# m&p 9c mag loading



## jma20a (Mar 10, 2015)

just picked up the m&p 9C, i am having a hard time loading the mags that came with the gun. is it normal to have to struggle this much just to load the mags?

i have a HK vp9 and its easy to load the mags even when they were brand new.

im having a hard time getting the first and last round loaded.

when i loaded my hornday critical duty rounds the tip of the round catches the notch in the mag for the mag catch and i have to take off the base plate to get the rounds out.

is this normal?


----------



## pic (Nov 14, 2009)

The mags can be very difficult to load.
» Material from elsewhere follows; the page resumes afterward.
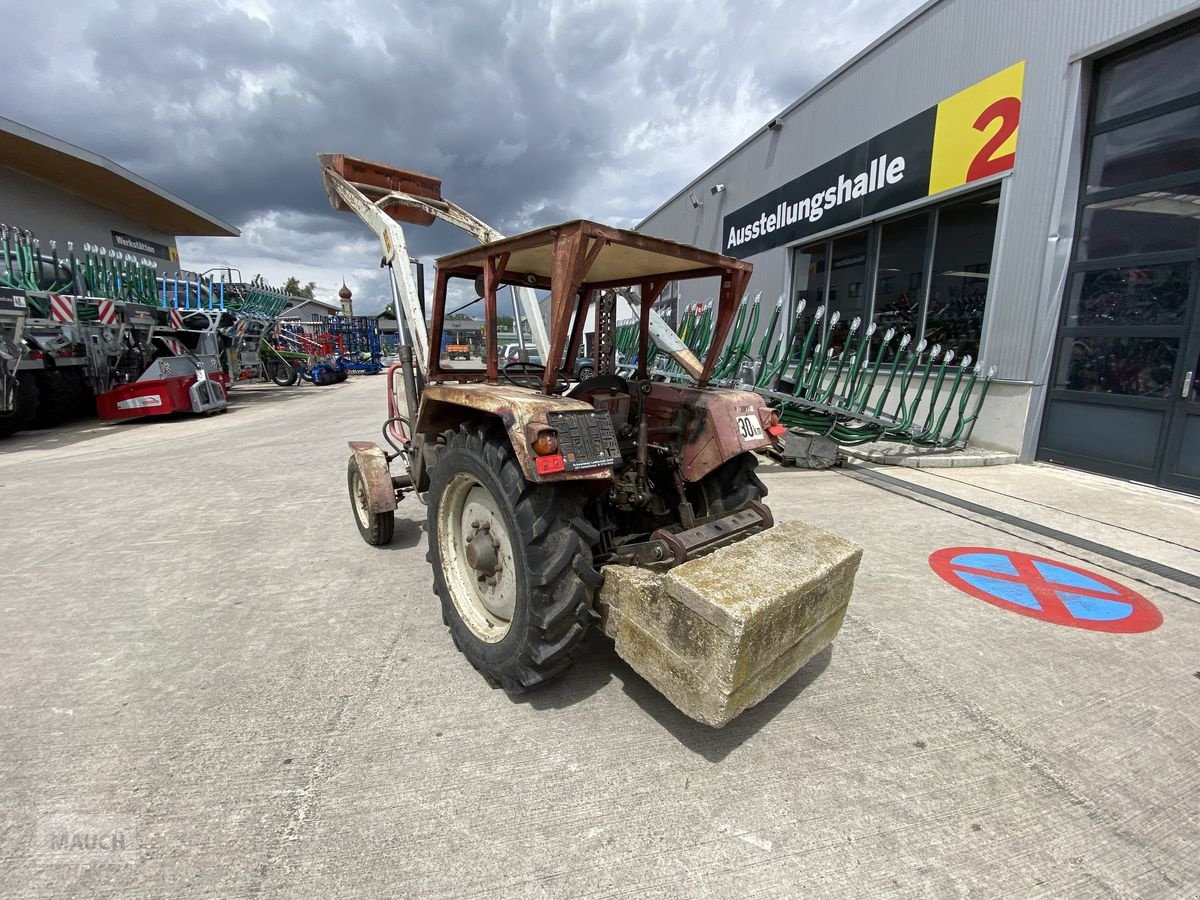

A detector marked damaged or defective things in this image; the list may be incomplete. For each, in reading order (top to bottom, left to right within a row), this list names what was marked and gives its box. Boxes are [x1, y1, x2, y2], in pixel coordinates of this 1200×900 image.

rusty metal canopy [432, 219, 752, 284]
Not sure about your specific magazine.

The part where you have to remove the *base plate* doesn't sound right


----------



## SouthernBoy (Jun 27, 2007)

When new, they are stiff and need to be loaded to as close to maximum as you can get them to start the process of easing the spring. M&P 9mm magazines have a more pronounced slope to the follower on the right side and this makes loading that first round more difficult... until the spring is eased up a bit and you get used to doing this.

I have an M&P 9c and it is a fine little gun and quite accurate. With the largest back strap on the grip, it fills my hand very nicely and becomes a very good carry gun. And I can load both magazines to their full capacity without a problem.


----------



## jma20a (Mar 10, 2015)

pic said:


> The mags can be very difficult to load. Not sure about your specific magazine.
> 
> The part where you have to remove the *base plate* doesn't sound right


the ridges on the round its self get hung up if they are not perfectly level with the follower. i picked up some federal hst rounds and they dont catch the notch


----------